- **EXTRACT TO READ**
I was born in 1951 and my wife in 1950. She began drawing Social Security when she turned 62 and receives $1,000 a month. I started mine at age 65 and draw $2,800 a month. I have read your latest book on the convoluted Social Security system and wish to set her up to receive half of my benefit. While this seems to be fairly straightforward, I wanted to touch base to understand any actions that may not be correct. I thank you for your time.
– Dan

Answer

Questions like Dan’s frustrate and sadden me, because Dan and his wife have lost thousands of dollars in monthly benefits because of their Social Security claiming decisions. Dan’s desire to get a maximum spousal benefit for his wife may seem straightforward to him. Unfortunately, it’s impossible and I know of no way he can fix things at this time.

I don’t want to pile on Dan here but I do want to use his situation as a cautionary tale. And while he says he’s read our latest Social Security book, I fear we must have done a poor job of communicating to him.

If she waited until later to file, her benefit would have risen in real, inflation-adjusted dollars at the rate of 7.5 to 8% a year for each year she waited, all the way up to age 70.

Dan’s wife filed for her benefit at the smallest level she would ever get. If she waited until later to file, her benefit would have risen in real, inflation-adjusted dollars at the rate of 7.5 to 8% a year for each year she waited, all the way up to age 70, when benefits reach their maximum. The exact impact of delayed retirement credits depends on a person’s full retirement age (FRA). 

Dan’s wife was born in 1950, so her FRA is 66. Her age 62 benefit was reduced for filing early and was thus only 75% of what it would be if she had waited until age 66. Her $1,000 a month thus would have been $1,333 had she filed at her FRA. Further, if she waited until age 70. That $1,333 would have grown to $1,760, or 76% more than she is now receiving. 

Of course, she would have had no benefits during those intervening years, and I know many people out there would rather have the money now, and not wait. Fine. But for someone in decent health and without a family history of early death, waiting for that bigger benefit is a terrific form of longevity insurance.

By claiming early, Dan’s wife also denied herself the chance to ever get a full spousal benefit, which would have equaled half of Dan’s FRA benefit. Instead of half, the most she can get is 30%. 

Adding injury to insult, odds are she is already receiving this benefit. Under Social Security rules, a person is supposed to receive the largest benefit they are then eligible to get. When Dan filed for his own retirement benefit, his wife became eligible right then for a spousal benefit, and Social Security should have awarded her that benefit at that time. It would have been equal to the amount by which her spousal benefit exceeded her own retirement benefit.

- **INFORMATION PROVIDED**
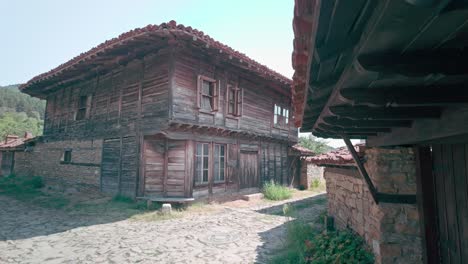 peaceful cobbled street of balkan traditional wooden house village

- **WHAT THIS TASK INVOLVES**
Answer these questions from the Social Security column:
1. In what year was Dan's wife born, and at what age did she start drawing Social Security?
2. What is her full retirement age?
3. Because she claimed early, what is the largest share of Dan's FRA benefit she can receive as a spousal benefit?

- **EXERCISE ANSWER**
1. She was born in 1950 and started drawing Social Security at 62.
2. Her full retirement age is 66.
3. The most she can receive is 30%.